Work item: Copy the lines below, beginning with the one that contains "scientific name: Connochaetes" and continuing through the final line, exactly as written and with no other lines.

┌──

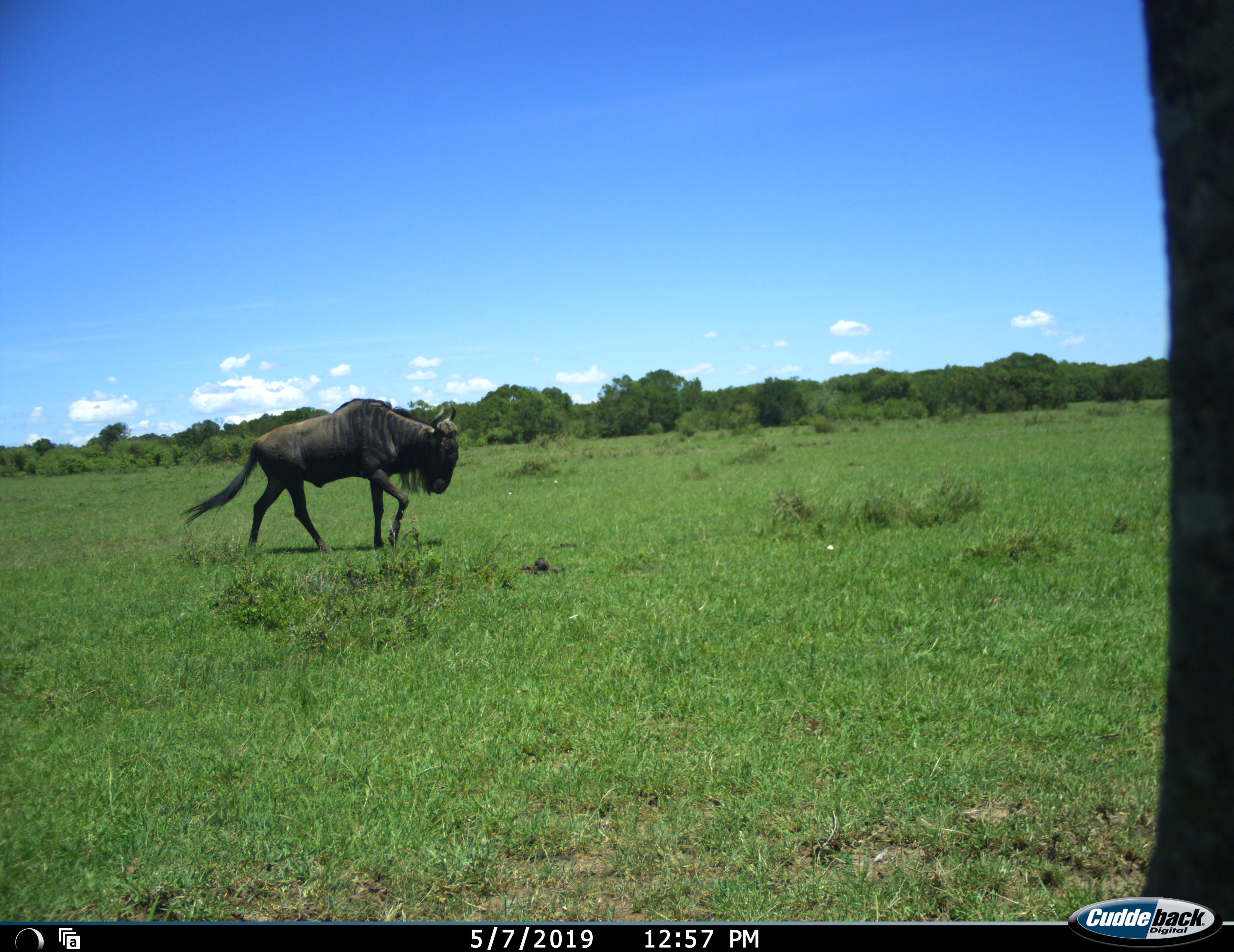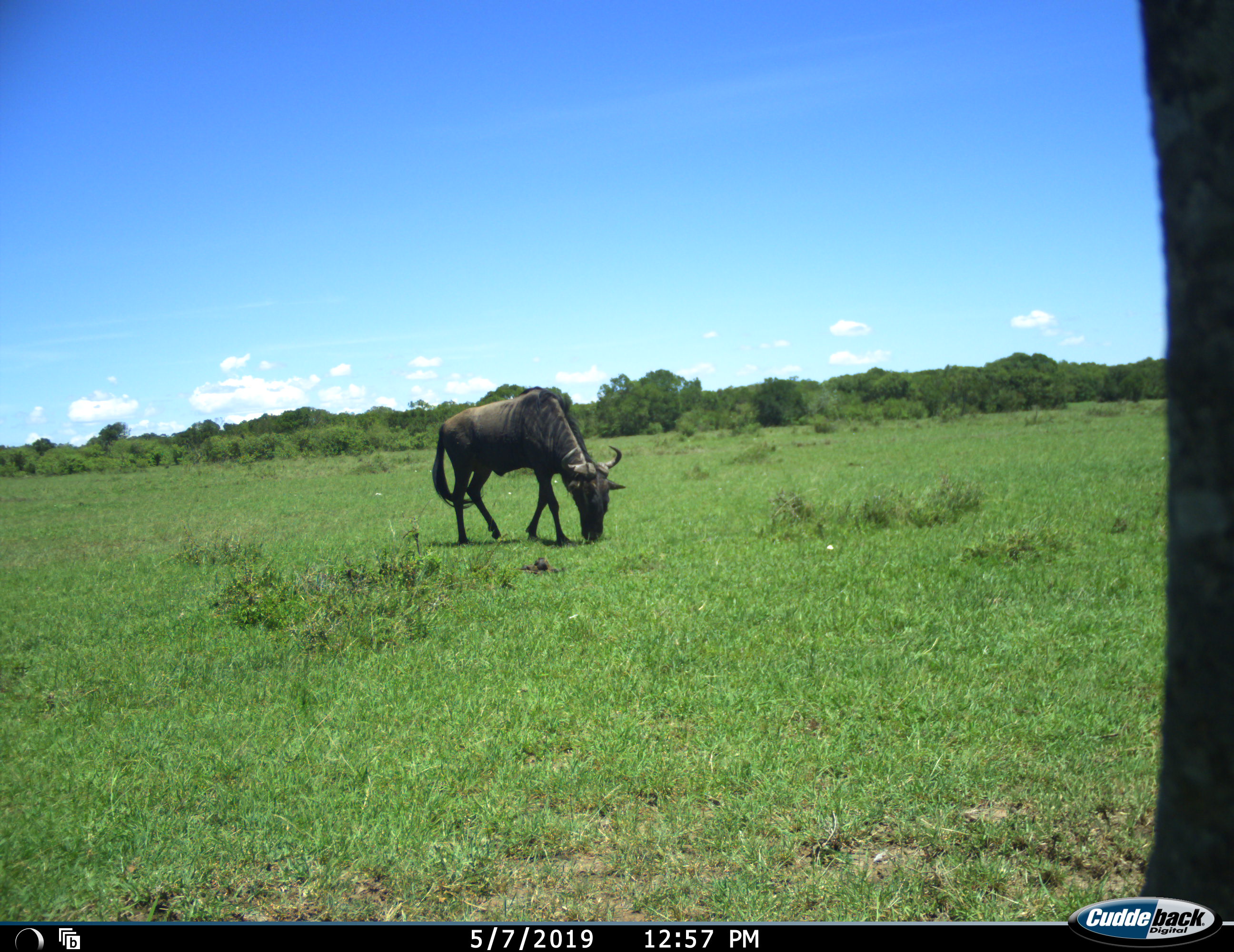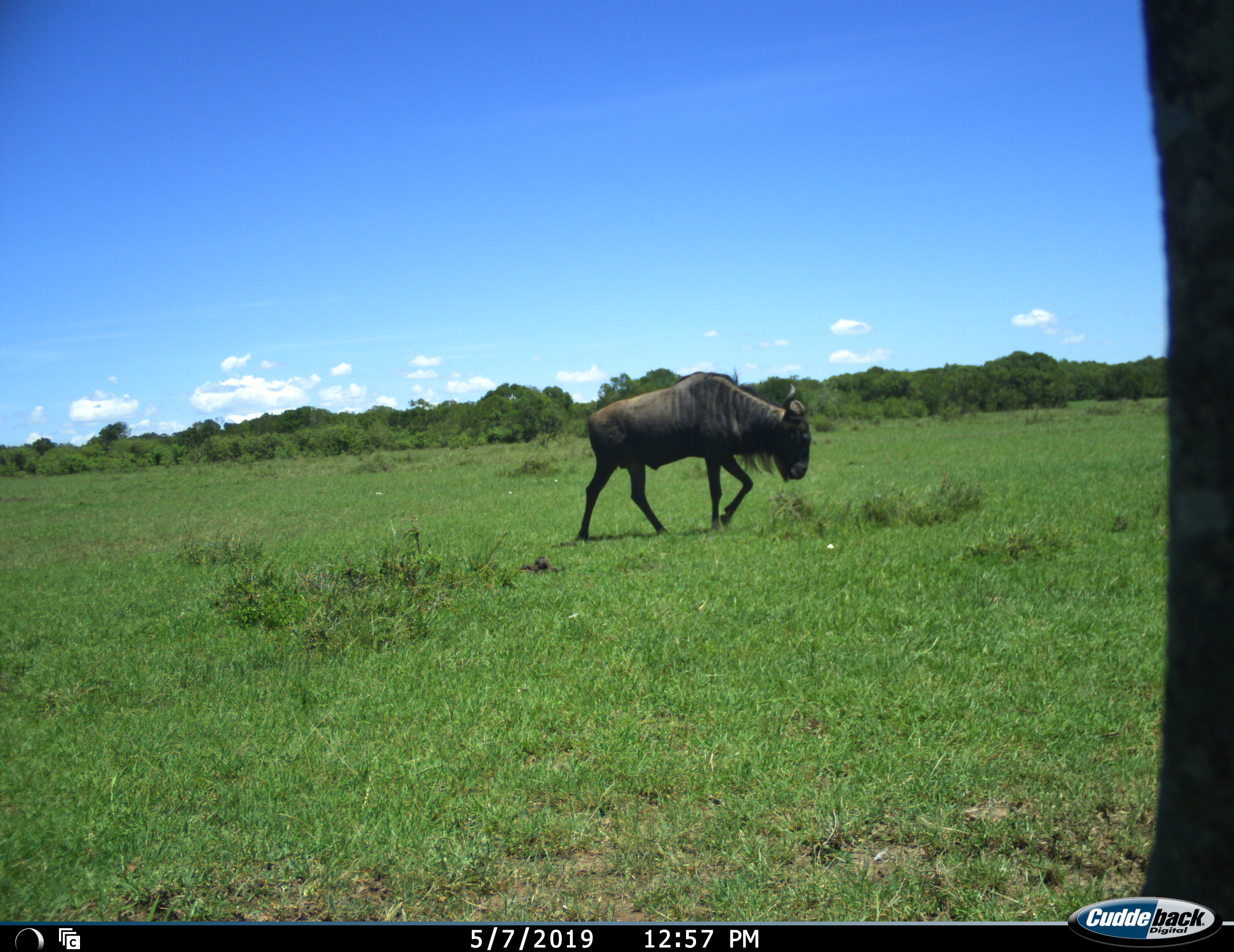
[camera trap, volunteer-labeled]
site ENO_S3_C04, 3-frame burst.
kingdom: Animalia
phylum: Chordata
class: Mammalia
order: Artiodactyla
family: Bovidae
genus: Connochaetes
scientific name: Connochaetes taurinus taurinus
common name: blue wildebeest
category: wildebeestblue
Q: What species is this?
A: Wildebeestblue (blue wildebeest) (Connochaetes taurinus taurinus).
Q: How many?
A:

└──

Answer section:
scientific name: Connochaetes taurinus taurinus
common name: blue wildebeest
category: wildebeestblue
Q: What species is this?
A: Wildebeestblue (blue wildebeest) (Connochaetes taurinus taurinus).
Q: How many?
A:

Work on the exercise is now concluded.